• **TASK GOAL**
Each record below is to be copied word for word, with pictures removed.

Top of DATA TO EXAMINE

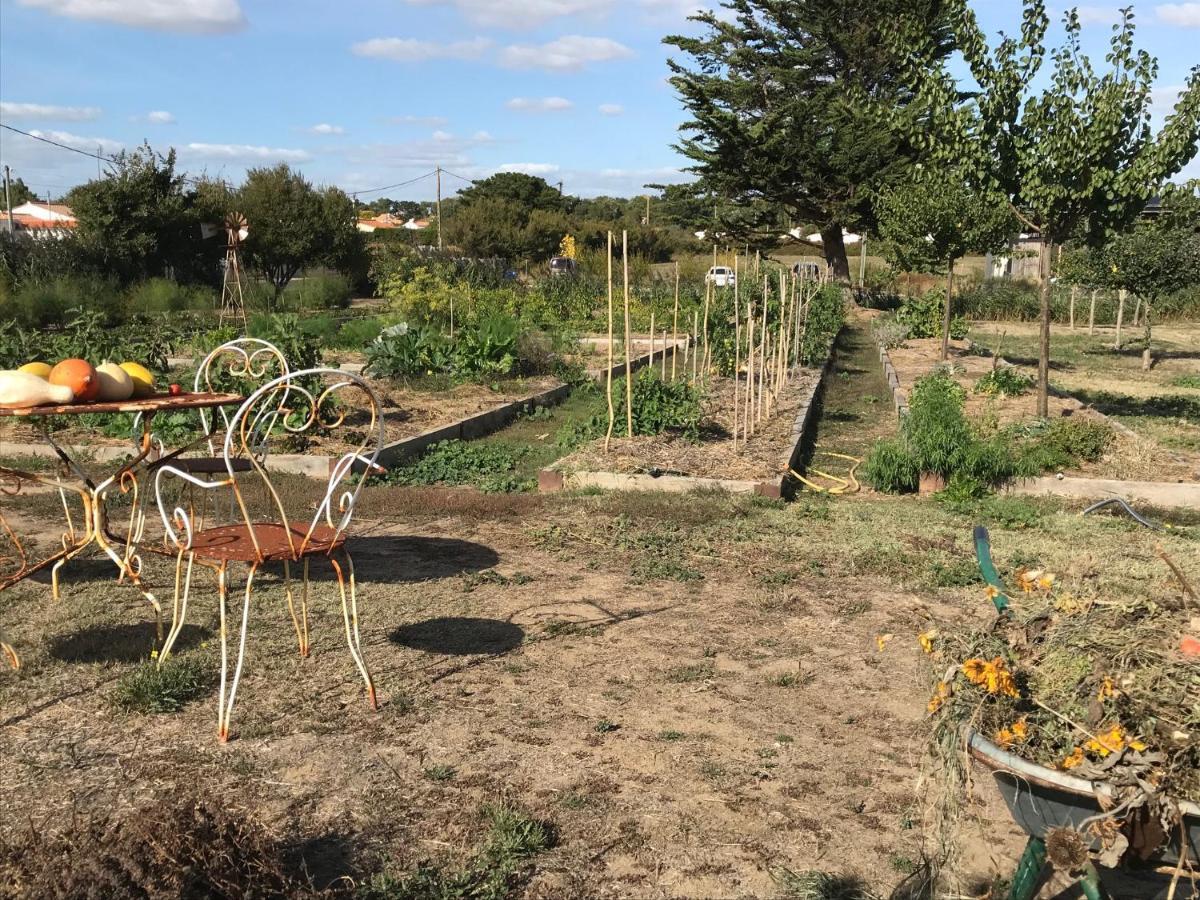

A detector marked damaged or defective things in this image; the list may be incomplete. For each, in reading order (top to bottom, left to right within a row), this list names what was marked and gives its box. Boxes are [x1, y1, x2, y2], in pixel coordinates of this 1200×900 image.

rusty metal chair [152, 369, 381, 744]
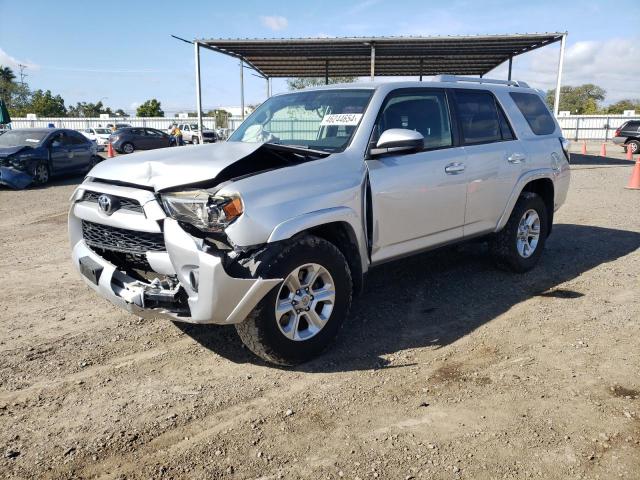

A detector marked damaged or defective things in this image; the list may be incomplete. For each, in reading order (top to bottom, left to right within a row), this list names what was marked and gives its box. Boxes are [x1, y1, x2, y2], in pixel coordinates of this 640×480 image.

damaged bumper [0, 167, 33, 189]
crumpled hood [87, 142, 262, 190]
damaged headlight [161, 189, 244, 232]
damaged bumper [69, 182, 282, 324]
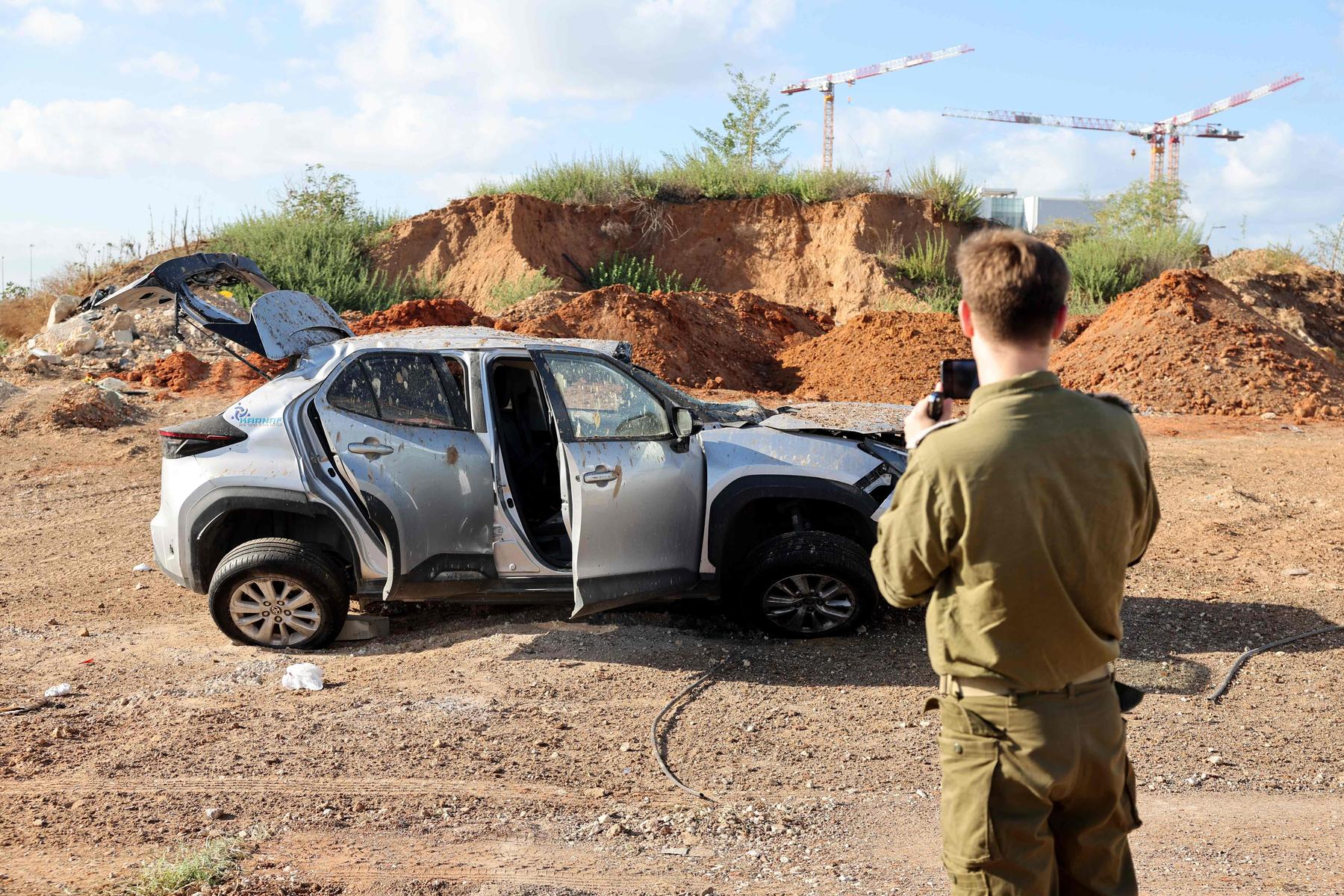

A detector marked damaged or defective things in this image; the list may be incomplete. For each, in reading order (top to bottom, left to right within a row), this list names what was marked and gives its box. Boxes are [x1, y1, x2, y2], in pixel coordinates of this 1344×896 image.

Bottom of DATA TO EXAMINE

• **SOLUTION FOR THIS EXERCISE**
A detector marked damaged or defective things in this image; the list may be incomplete. For each, in reading order (top to bottom, left to right within a row), this list names what was marked and gives its box. Boxes are [x1, y1, x2, y2], in pixel coordinates of this 1200×900 image.

rusty metal chair [152, 369, 381, 744]

A detector marked damaged or defective things in this image; the list may be incomplete. For each, in reading order (top to bottom, left to right within a row), this list names what was marked and gives its box. Boxes are [x1, y1, x2, y2], in pixel coordinates of this 640×480 image.

damaged bumper [0, 167, 33, 189]
crumpled hood [87, 142, 262, 190]
damaged headlight [161, 189, 244, 232]
damaged bumper [69, 182, 282, 324]

A detector marked damaged or defective things in this image; the list may be incomplete. For each, in reading order (top to bottom, left to right within a row), this list names what was marked and gives its box. Boxes are [x1, y1, x2, y2], in pixel coordinates of this 1344×896 image.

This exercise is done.